Although you may think that the first steps to developing a training program are the hardest, it is actually quite the opposite. Since an unfit person is quite out of shape, they're new exercise program will jumpstart and take effect immediately. Due to their unfit condition, any form of exercise will begin producing results. This quick start is what some may call the newbie effect.
The science behind the newbie effect is that unfit people beginning exercise will regain their normal condition very quickly. Males can gain 5-15 pounds of muscle while losing 5-15 pounds of fat in only two months, and females can lose the same amount of fat while gaining 2-5 pounds of muscle. Your body will soon regain shape regardless of the training regimen you choose. Your body is only getting back into regular, fit condition, so it should be relatively simple. This is why all the training programs out there offer training for at least 2 months. However, this is also the reason that after 2 months many people stop seeing results and hit a wall. This is because the program is poorly designed after the newbie effect has worn off.
If you've had the same experience of "hitting a wall", this book will help you "break it down". This novel will revolve around the 3 keys to building muscle, losing fat, and just feeling and looking great. They're time-tested, come from my 7 years of experience in fitness and weight-training research.
If your goal is to gain muscle, you've got to realize one thing: you want to gain weight. To gain weight, you need to eat more calories than you spend. Building a pound of muscle requires enormous amounts of calories. Where will you get those calories from? From food.
This is a good analogy: if you are building a house, you will need bricks, wood, mortar, stone, and other materials. The larger the house is, the more materials will be required. In the same way, when you're building your body up, you're going to need more materials (food) to build the extra muscle.

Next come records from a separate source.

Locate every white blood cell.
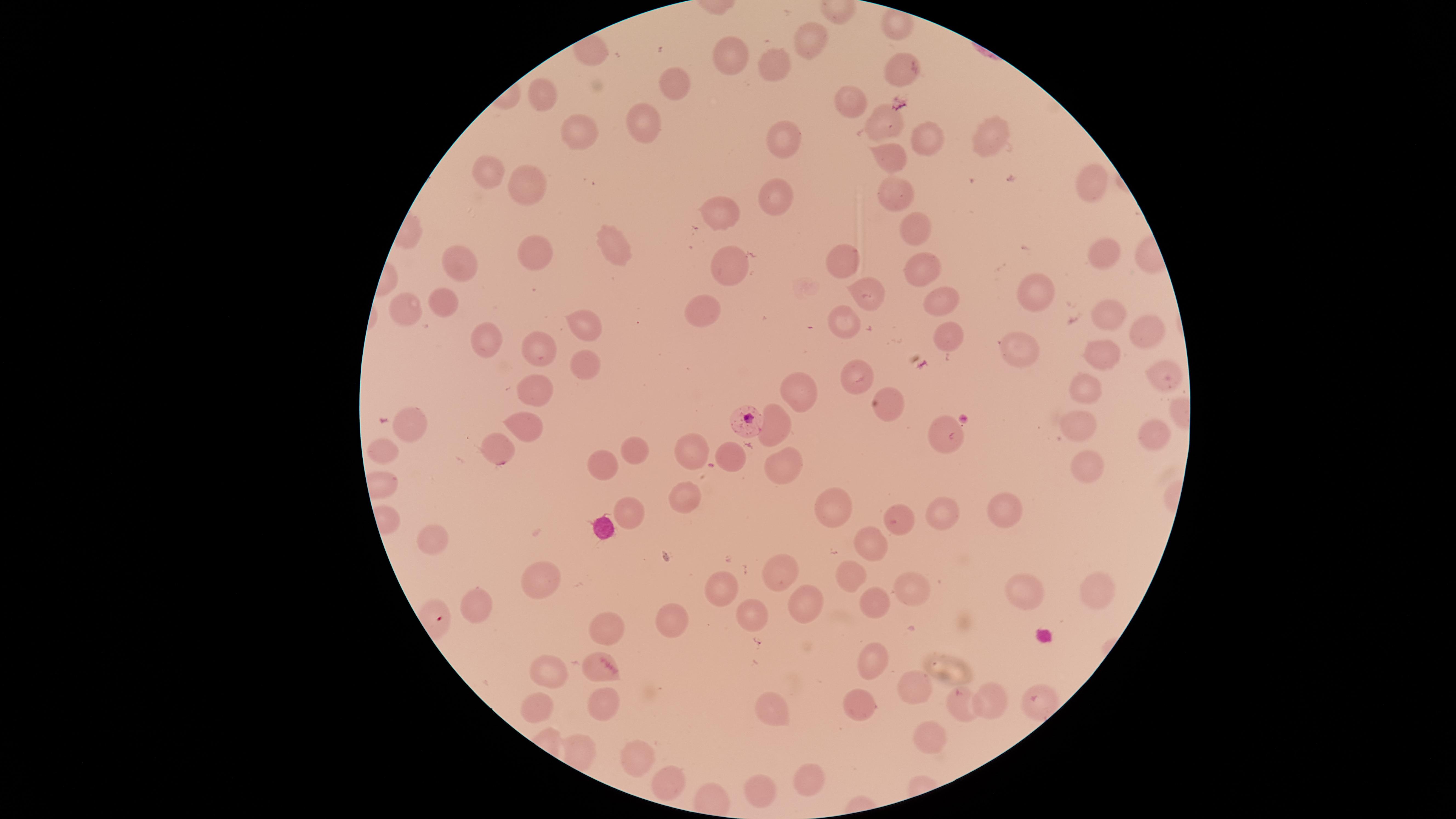
No white blood cells identified.

{
  "image_size": "1456×819 pixels",
  "uninfected_red_blood_cells": "approximate marker points as [x, y] in pixels: [809, 42], [729, 64], [773, 64], [899, 68], [673, 83], [544, 98], [843, 104], [643, 120], [884, 127], [580, 136], [780, 136], [993, 136], [929, 137], [893, 158], [491, 170], [1092, 179], [526, 186], [897, 190], [776, 195], [724, 210], [912, 227], [608, 246], [531, 249], [1102, 253], [843, 258], [453, 260], [725, 267], [924, 268], [865, 293], [941, 296], [1032, 296], [439, 303], [702, 305], [402, 307], [1104, 316], [844, 320], [579, 326], [953, 333], [1144, 333], [482, 338], [534, 345], [1031, 345], [1100, 355], [580, 367], [1156, 372], [860, 378], [1084, 386], [543, 390], [797, 393], [886, 403], [525, 423], [1078, 426], [412, 430], [776, 430], [938, 434], [1149, 435], [495, 448], [632, 449], [695, 450], [381, 457], [728, 463], [783, 466], [1089, 466], [595, 470], [682, 493], [1006, 503], [835, 507], [631, 512], [940, 515], [904, 522], [432, 537], [869, 544], [776, 569], [850, 572], [540, 576], [908, 579], [717, 588], [1017, 590], [1098, 596], [478, 600], [869, 603], [798, 607], [750, 616], [665, 620], [599, 628], [871, 660], [594, 664], [550, 674], [913, 684], [997, 700], [960, 704], [603, 705], [851, 706], [771, 708], [532, 710], [926, 739], [575, 743], [638, 754], [666, 775], [803, 779], [759, 788]",
  "species": "Plasmodium falciparum",
  "visible_region": "circular",
  "preparation": "thin smear of blood",
  "stain": "Giemsa",
  "parasitized_red_blood_cells": "approximate marker points as [x, y] in pixels: [746, 421]",
  "field_of_view": "single",
  "presence": "malaria parasites seen",
  "capture": "smartphone photograph through the microscope eyepiece"
}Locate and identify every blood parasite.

Simply put, the more you eat, the faster you build muscle. There's only one problem: you've got to find the sweet spot where you eat enough to fuel muscle growth, but not so much that you're also putting on fat.
For example, say Bob's weight (180 lbs) is stable at 2,000 calories per day (three big meals plus a snack). Bob wants to look good naked, so he starts training. After two months, he's gained 10 lbs of muscle and lost 10 lbs of fat: he still weights 180 lbs, but he looks reasonably better. He trains another month and gets no results: still 180 lbs, not any more muscular.
Bob finds some good advice about how to build muscle and finds out must he eat some extra food to build it. So, he eats an extra 200 calories per day, increasing his intake to 2,200 calories a day. When he goes back to the gym for a few weeks, he adds some more muscle and barely any fat. Bob is quite happy with the results.
The next month, Bob decides it's not enough: he wants to gain muscle faster. He starts eating more and is now at 2,400 calories per day. After two weeks, he notices he doesn't gain muscle any faster and that he's slowly putting on fat. That's not what he wants, and he reverts to the 2,200 calories a day diet. Bob's sweet spot is at 2,200 calories per day. He wasn't growing at 2,000, and was putting on too much fat at 2,400.
The morale of this story: you need to find your own sweet spot.
Try this:
1) Weigh yourself every other day for a month on a body fat measuring scale.
2) Track if you're gaining weight, and if yes, see if your body fat percentage is increasing. If it is, cut back and consume less calories. If it's not, you have found your balance!
If you're not gaining weight, eat another small meal daily. This can be before or after a workout. Keep tracking your weight until you find a sweet spot.
If you're not gaining weight, add more small meals every day until you are gaining weight in the form of muscle.